## Selected text

Next month sees the publication of The King In Black, the new event series by Donny Cates and Ryan Stegman from Marvel Comics that follows up on their work on Venom and the previous event, Absolute Carnage. King In Black #1 is published this Wednesday. But last week, in a blip, Marvel Unlimited published the launch issue, digitally, in error. It was soon taken off, but not before I had popped by for a peek.

In King In Black: Symbiote Spider-Man we saw a former retconned symbiote known as Mister E, repeatedly planning to blot out the sun. In the most recent Venom, we saw Eddie Brock and Dylan Brock return to this Earth to find a world in darkness without the sun  – or the stars. A little more of an interventionist policy.

But given the ubiquity of symbiote storylines at Marvel, and with Absolute Carnage still ringing in people's ears, as well as an invasion of Earth by Cotati and war against it from Skrulls and Kree, it is at least something that separates this event with all the others, and is reminiscent of the high concept of something like Inferno. The Earth has been covered with symbiote and dragons, coating its surface and its skies, causing terror. And able to spin off across the Marvel Universe titles.

The Bleeding Cool Review: The King In Black #1 by Cates and Stegman
The Bleeding Cool Review: The King In Black #1 by Cates and Stegman

Which is handy because Donny Cates has been seeding a lot in the books he has written for Marvel over the last few years, and his best mate Jason Aaron has been helping too. But that's still not enough for this book, as well as Avengers, Doctor Strange, The Sentry, Spider-Man we also get the X-Men, fresh from Krakoa, and we get the kind of cosmic-level threats that were teased in recent Avengers  – and in Symbiote Spider-Man too.

Donny Cates is thumbing through his copies of the Official Handbook of the Marvel Universe and flinging pages at the reader, while Ryan Stegman, JP Meyer and Frank Martin cover them in detail, in splatter and in light on the way to the cornea. As a comic book, it is basically playing with action figures, constantly adding new ones to the box and seeing what happens. But at every step, the reader is reminded that there is an emotional cost to every decision, these are not just pieces of plastic, or lines on a page but relationships we have been involved with since first picking up a comic or watching a Saturday morning kids cartoon.

The Bleeding Cool Review: The King In Black #1 by Cates and Stegman
The Bleeding Cool Review: The King In Black #1 by Cates and Stegman

And so in the first issue, we get mounting threat, we get twists and turns, surprises, revelations and all that jazz, as the situation gets worse and worse for heroes, humanity – and of course, Eddie Brock. Never has so much blame on one man and his symbiote's shoulder looked so glorious.

## Provided data
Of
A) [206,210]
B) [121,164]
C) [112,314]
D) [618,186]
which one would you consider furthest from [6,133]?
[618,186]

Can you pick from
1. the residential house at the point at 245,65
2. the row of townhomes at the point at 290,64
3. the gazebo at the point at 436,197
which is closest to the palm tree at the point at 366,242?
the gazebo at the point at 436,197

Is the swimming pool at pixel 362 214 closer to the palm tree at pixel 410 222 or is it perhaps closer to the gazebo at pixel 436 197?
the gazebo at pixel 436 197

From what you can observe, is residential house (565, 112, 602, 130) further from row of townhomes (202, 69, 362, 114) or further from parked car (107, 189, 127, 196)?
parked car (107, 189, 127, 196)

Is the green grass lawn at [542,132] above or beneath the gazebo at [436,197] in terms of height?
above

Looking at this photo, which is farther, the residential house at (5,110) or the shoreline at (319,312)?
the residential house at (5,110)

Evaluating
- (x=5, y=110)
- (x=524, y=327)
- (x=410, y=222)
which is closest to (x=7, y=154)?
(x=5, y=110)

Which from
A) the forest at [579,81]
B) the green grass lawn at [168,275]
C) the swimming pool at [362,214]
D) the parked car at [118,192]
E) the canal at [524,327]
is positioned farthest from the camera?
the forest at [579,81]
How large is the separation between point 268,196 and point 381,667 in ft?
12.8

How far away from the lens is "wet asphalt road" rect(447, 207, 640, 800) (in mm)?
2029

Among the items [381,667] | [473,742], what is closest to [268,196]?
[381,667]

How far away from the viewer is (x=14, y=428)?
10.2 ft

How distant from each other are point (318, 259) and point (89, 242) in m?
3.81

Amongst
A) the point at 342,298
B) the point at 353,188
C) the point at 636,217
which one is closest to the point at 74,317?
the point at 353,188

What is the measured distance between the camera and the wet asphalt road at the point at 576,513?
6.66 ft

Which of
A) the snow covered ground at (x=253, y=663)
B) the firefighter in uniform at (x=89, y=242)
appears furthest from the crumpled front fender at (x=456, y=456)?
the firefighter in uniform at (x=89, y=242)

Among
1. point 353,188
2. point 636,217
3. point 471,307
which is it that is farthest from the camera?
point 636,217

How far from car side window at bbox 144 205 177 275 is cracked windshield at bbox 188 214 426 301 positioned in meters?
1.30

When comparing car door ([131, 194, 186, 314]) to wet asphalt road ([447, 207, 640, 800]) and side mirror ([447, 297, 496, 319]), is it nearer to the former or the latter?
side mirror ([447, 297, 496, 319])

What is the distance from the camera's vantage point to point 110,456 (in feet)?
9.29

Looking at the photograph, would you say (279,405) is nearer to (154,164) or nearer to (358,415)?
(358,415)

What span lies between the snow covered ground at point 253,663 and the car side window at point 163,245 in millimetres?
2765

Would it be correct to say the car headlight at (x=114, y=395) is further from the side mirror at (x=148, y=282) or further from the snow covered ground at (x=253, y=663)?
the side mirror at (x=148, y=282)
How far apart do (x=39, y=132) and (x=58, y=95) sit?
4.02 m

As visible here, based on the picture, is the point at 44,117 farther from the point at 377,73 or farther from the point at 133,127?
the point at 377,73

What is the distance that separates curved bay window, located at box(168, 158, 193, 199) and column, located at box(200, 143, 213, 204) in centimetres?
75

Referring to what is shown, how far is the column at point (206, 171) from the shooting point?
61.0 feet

## Task instructions
#1 According to the King In Black review, on what day of the week is King In Black #1 published?
#2 From the King In Black review, write out the stretch from "But given the" through "Marvel Universe titles.".
#3 Rewrite the paragraph of the King In Black review that begins "Which is handy because" as a short bulleted list that keeps its main facts.

## Results of the tasks
#1 Wednesday

#2
But given the ubiquity of symbiote storylines at Marvel, and with Absolute Carnage still ringing in people's ears, as well as an invasion of Earth by Cotati and war against it from Skrulls and Kree, it is at least something that separates this event with all the others, and is reminiscent of the high concept of something like Inferno. The Earth has been covered with symbiote and dragons, coating its surface and its skies, causing terror. And able to spin off across the Marvel Universe titles.

#3
- Over the last few years, Donny Cates has been seeding a lot in the books he has written for Marvel, and his best mate Jason Aaron has been helping.
- That is still not enough for this book, which also brings in the Avengers, Doctor Strange, The Sentry and Spider-Man.
- The X-Men appear, fresh from Krakoa.
- The book has the kind of cosmic-level threats teased in recent Avengers and in Symbiote Spider-Man.